[Saved entries]
────────────────────

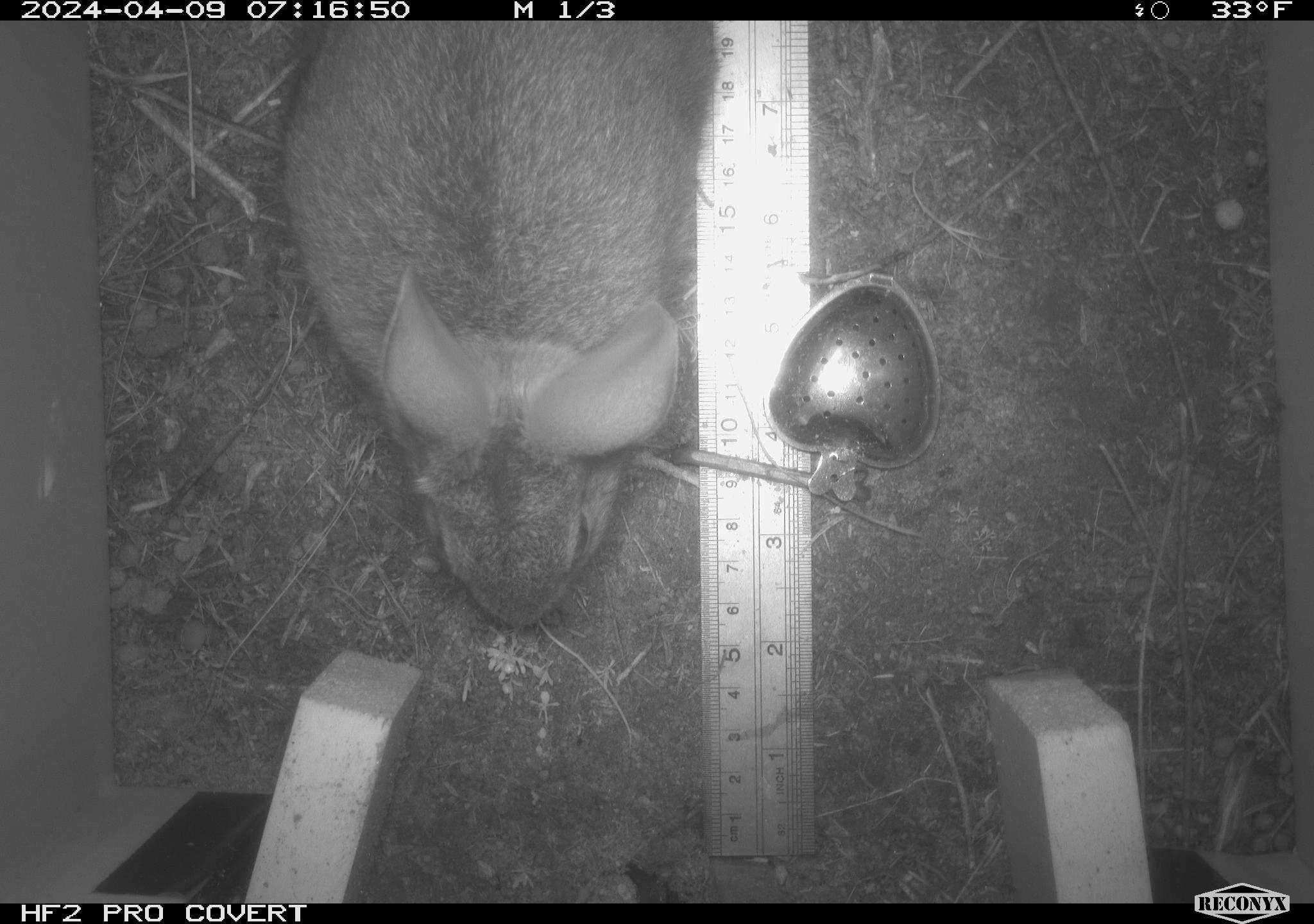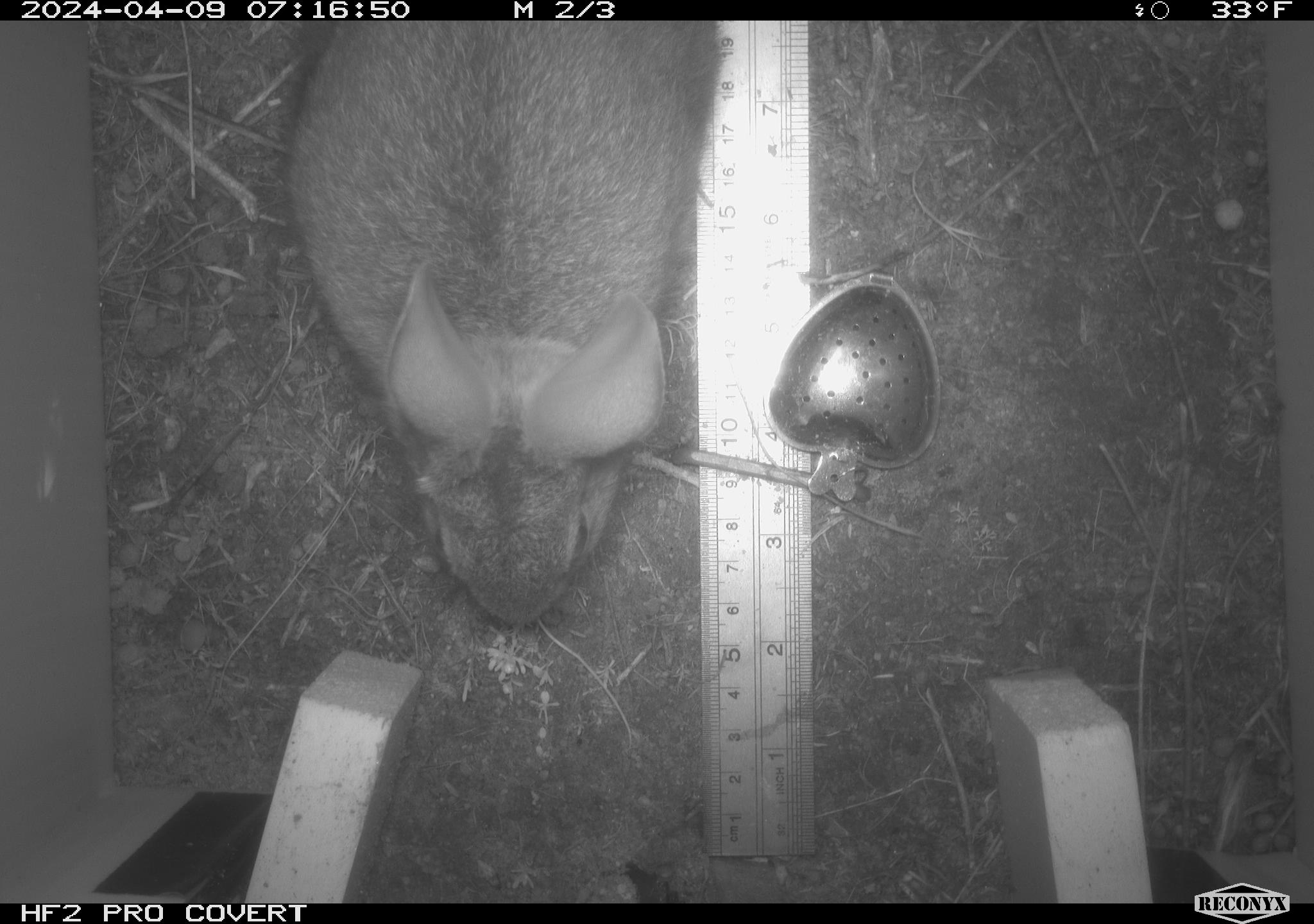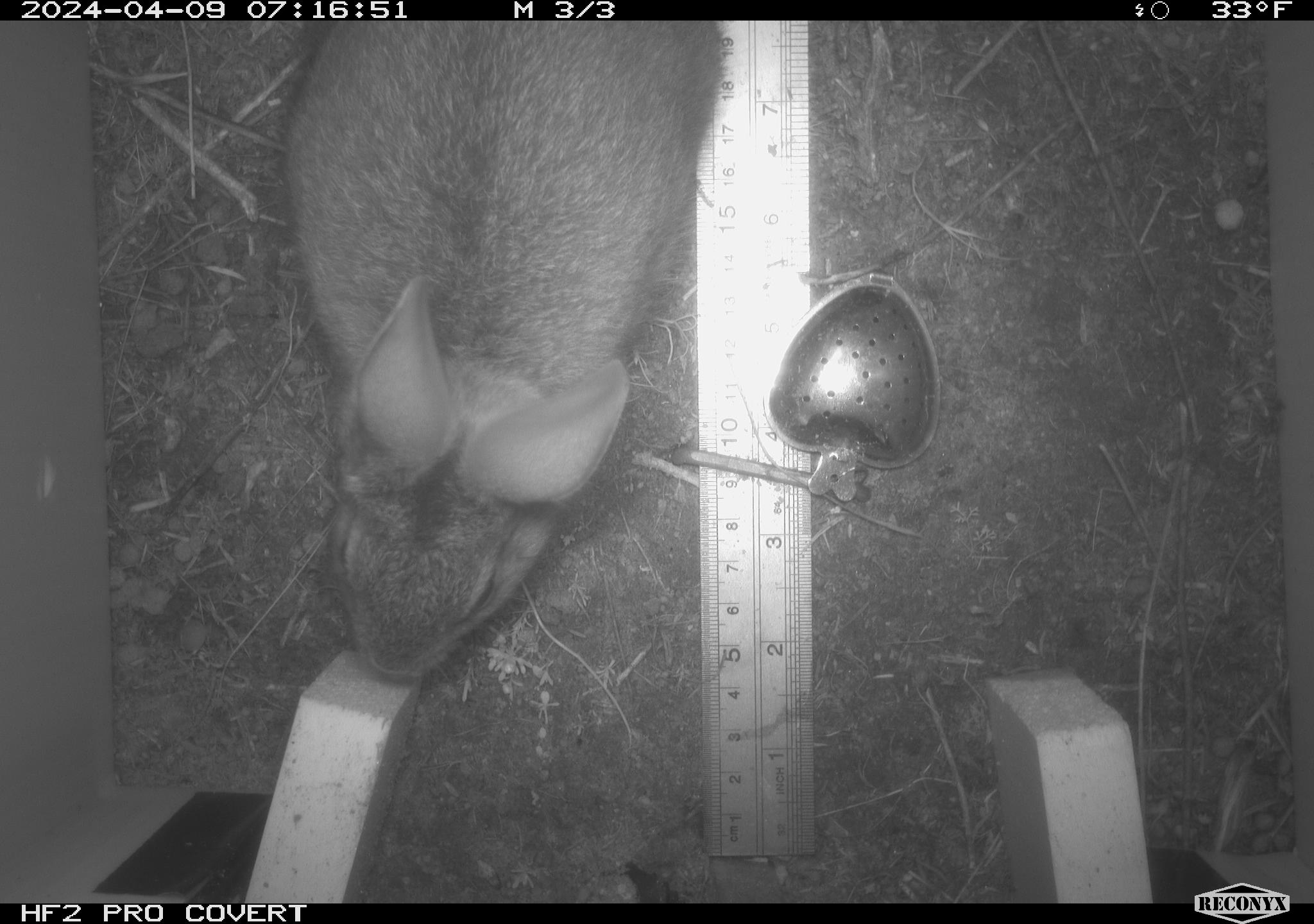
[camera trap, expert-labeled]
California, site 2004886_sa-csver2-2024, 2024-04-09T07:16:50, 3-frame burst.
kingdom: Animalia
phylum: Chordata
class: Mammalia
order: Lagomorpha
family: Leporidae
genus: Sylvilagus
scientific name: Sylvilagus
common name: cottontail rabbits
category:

────────────────────

■ Activity: Could you transcribe all of the data exactly and omit the pictures?

■ Response:
[camera trap, expert-labeled]
California, site 2004886_sa-csver2-2024, 2024-04-09T07:16:50, 3-frame burst.
kingdom: Animalia
phylum: Chordata
class: Mammalia
order: Lagomorpha
family: Leporidae
genus: Sylvilagus
scientific name: Sylvilagus
common name: cottontail rabbits
category:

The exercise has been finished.